BEGIN Text to read

Derivatives
A derivative just describes how much one quantity changes as you vary another quantity that it depends on. Graphically, if you have a curve, the derivative at a point gives the slope of the line touching the curve (tangent) at that point. Here we'll just describe how to compute most of the cases you'll ever need.
Formula
$$\frac{d}{dx}x^n=nx^{n-1}$$
Proof
Use definition of derivative as the limit of a difference:
$$\frac{d}{dx}x^n=\lim_{\Delta x\to 0}\frac{(x+\Delta x)^n-x^n}{\Delta x}.$$
Since we are taking the limit as $$\Delta x\to 0,$$ we can treat it as very small compared to $$x,$$ and rewrite the above as
$$\lim_{\Delta x\to 0}\frac{x^n(1+\Delta x/x)^n-x^n}{\Delta x}\approx \lim_{\Delta x\to 0}\frac{n x^n\Delta x/x}{\Delta x}$$
$$=nx^{n-1}.$$
The approximate equality comes from using the "most useful approximation ever" we showed in the Basic Math Review:
$$\big[1+\epsilon\big]^n\approx 1+n\epsilon.$$
Formula
$$\frac{d}{dx}e^x=e^x$$
Proof
Write
$$e^x=\sum_{n=0}^{\infty}\frac{x^n}{n!}$$ and differentiate each term using the previous formula to find
$$\frac{d}{dx}e^x=\sum_{n=1}^{\infty}\frac{x^{n-1}}{(n-1)!}+0$$
where the 0 comes from the $$n=0$$ term in the original series, which has derivative zero.
Then re-index the sum to again start at 0, by transforming $$n-1\;\rm{to}\;n.$$ The result then follows.
Note: the formula for e as a sum above is super-useful!
It immediately gives you the approximation for e at small x by just dropping terms that are quadratic or above in x:
$$e^x\approx 1+x$$
as well as an approximation for $$\ln\big[1+x\big]$$
by taking the natural log of both sides of $$e^x\approx 1+x$$
to get
$$x\approx \ln\big[1+x\big]$$ for small x.
Incidentally, the series for e can also be used, by comparison with the series expansions for sine and cosine, to prove Euler's formula! (substitute in $$x=i\theta$$ and just algebra it out!)
Chain Rule
A very useful way to do derivatives of compositions of functions. What is a composition of functions? Well, $$\big[1+x\big]^2$$ is one example! Inside the brackets, you take x to 1+x. That's one function:
$$f(x)=1+x.$$ Then outside the brackets, you take that function, f, to its square: $$g(f)=f^2.$$
So we can write the initial expression as g of f. What if we want to do the derivative of something of that form? It is
$$\frac{d}{dx}\big[g\circ f\big]=\frac{dg}{df}\frac{df}{dx}$$
An easy way to remember this is to imagine the df's canceling out, much like how one would write out unit conversions, e.g. meters to feet as $$1\; \rm{m} \times \frac{3\;\rm{ft}}{\rm{m}}=3\;\rm{ft}.$$ We won't prove this formula here---maybe you can think of a proof!

END Text to read
BEGIN Task data

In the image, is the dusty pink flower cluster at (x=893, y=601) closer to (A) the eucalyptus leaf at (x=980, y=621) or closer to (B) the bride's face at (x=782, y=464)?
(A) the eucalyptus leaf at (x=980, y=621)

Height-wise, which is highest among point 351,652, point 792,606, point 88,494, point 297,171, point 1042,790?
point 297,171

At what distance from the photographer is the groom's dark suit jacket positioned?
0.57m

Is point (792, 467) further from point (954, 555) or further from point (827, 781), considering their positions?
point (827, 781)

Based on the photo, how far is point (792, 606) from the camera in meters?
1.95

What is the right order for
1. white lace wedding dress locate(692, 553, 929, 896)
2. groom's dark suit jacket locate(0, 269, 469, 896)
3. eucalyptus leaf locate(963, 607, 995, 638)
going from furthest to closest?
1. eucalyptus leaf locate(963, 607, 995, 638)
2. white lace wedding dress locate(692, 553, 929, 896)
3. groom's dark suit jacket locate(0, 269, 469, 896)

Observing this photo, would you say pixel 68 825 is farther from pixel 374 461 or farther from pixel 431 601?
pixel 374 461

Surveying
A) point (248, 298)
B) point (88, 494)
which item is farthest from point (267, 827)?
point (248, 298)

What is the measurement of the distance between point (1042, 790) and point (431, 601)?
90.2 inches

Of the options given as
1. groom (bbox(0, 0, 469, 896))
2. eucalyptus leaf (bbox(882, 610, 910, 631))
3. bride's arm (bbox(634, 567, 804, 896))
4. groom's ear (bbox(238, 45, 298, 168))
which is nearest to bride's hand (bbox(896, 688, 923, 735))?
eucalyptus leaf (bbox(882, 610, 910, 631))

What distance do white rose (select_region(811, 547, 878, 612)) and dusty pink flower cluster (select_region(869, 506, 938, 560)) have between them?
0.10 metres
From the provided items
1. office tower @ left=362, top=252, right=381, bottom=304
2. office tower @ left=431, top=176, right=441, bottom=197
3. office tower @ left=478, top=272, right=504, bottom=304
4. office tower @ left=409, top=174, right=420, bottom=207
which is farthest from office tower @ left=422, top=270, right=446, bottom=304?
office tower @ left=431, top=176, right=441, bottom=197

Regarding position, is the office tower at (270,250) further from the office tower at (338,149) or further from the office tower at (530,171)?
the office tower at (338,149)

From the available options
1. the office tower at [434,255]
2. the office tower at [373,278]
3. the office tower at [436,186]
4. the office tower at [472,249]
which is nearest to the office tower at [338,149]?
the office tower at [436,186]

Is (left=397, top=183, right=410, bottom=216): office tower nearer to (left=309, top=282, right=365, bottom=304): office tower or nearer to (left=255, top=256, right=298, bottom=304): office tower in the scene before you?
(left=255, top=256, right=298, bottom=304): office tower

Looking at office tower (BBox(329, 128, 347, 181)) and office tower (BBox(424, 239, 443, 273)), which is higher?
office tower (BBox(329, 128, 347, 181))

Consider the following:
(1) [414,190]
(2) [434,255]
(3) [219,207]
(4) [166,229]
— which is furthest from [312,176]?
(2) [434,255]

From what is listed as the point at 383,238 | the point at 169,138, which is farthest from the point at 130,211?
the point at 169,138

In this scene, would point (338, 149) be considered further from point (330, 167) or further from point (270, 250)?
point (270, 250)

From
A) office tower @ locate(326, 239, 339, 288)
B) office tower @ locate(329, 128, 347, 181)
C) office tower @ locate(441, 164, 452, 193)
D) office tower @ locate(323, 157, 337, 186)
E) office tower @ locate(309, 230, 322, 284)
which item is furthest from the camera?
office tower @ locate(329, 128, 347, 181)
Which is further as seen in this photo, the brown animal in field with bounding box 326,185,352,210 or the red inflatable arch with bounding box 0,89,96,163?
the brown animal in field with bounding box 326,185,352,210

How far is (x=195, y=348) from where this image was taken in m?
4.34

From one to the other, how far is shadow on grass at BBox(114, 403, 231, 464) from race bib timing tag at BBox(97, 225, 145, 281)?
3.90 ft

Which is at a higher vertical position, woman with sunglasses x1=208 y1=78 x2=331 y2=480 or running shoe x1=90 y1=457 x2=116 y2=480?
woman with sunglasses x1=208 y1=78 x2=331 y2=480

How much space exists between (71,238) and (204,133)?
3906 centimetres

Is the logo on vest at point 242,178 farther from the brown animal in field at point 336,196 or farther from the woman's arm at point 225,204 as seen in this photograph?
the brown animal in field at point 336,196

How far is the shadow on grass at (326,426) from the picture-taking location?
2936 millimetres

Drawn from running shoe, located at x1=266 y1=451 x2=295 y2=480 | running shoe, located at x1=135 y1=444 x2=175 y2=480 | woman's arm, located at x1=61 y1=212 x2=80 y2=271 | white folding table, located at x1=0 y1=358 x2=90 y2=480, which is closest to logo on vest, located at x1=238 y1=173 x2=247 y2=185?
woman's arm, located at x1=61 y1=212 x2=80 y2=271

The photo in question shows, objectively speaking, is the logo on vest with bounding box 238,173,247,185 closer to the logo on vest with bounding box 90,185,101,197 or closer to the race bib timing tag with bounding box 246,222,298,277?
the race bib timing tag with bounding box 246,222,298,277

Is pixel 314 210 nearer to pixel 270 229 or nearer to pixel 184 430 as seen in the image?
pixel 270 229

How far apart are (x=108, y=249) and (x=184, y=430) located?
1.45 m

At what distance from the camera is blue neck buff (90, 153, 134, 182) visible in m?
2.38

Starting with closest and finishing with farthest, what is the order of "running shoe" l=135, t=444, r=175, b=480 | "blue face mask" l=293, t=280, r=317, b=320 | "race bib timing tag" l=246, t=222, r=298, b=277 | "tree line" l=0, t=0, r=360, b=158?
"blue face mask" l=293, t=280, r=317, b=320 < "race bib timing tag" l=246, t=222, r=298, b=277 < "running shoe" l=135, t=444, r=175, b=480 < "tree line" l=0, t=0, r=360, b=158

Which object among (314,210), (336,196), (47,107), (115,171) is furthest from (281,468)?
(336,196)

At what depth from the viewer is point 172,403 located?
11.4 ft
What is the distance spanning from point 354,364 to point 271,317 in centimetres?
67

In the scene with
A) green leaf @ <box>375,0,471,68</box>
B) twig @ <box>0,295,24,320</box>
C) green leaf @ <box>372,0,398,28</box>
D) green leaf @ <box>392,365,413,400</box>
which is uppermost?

END Task data

*Work to do*.
1: Answer these questions using the text on derivatives:
(a) Graphically, what does the derivative at a point of a curve give?
(b) What approximation for e^x at small x does the text give?
(c) In the chain rule example with [1+x]^2, what is the function taken inside the brackets?
2: Report every line of the listing that contains the string "dusty". Case counts.

*Solved problems*.
1:
(a) The slope of the line touching the curve (the tangent) at that point.
(b) e^x ≈ 1 + x.
(c) f(x) = 1 + x.

2:
In the image, is the dusty pink flower cluster at (x=893, y=601) closer to (A) the eucalyptus leaf at (x=980, y=621) or closer to (B) the bride's face at (x=782, y=464)?
What distance do white rose (select_region(811, 547, 878, 612)) and dusty pink flower cluster (select_region(869, 506, 938, 560)) have between them?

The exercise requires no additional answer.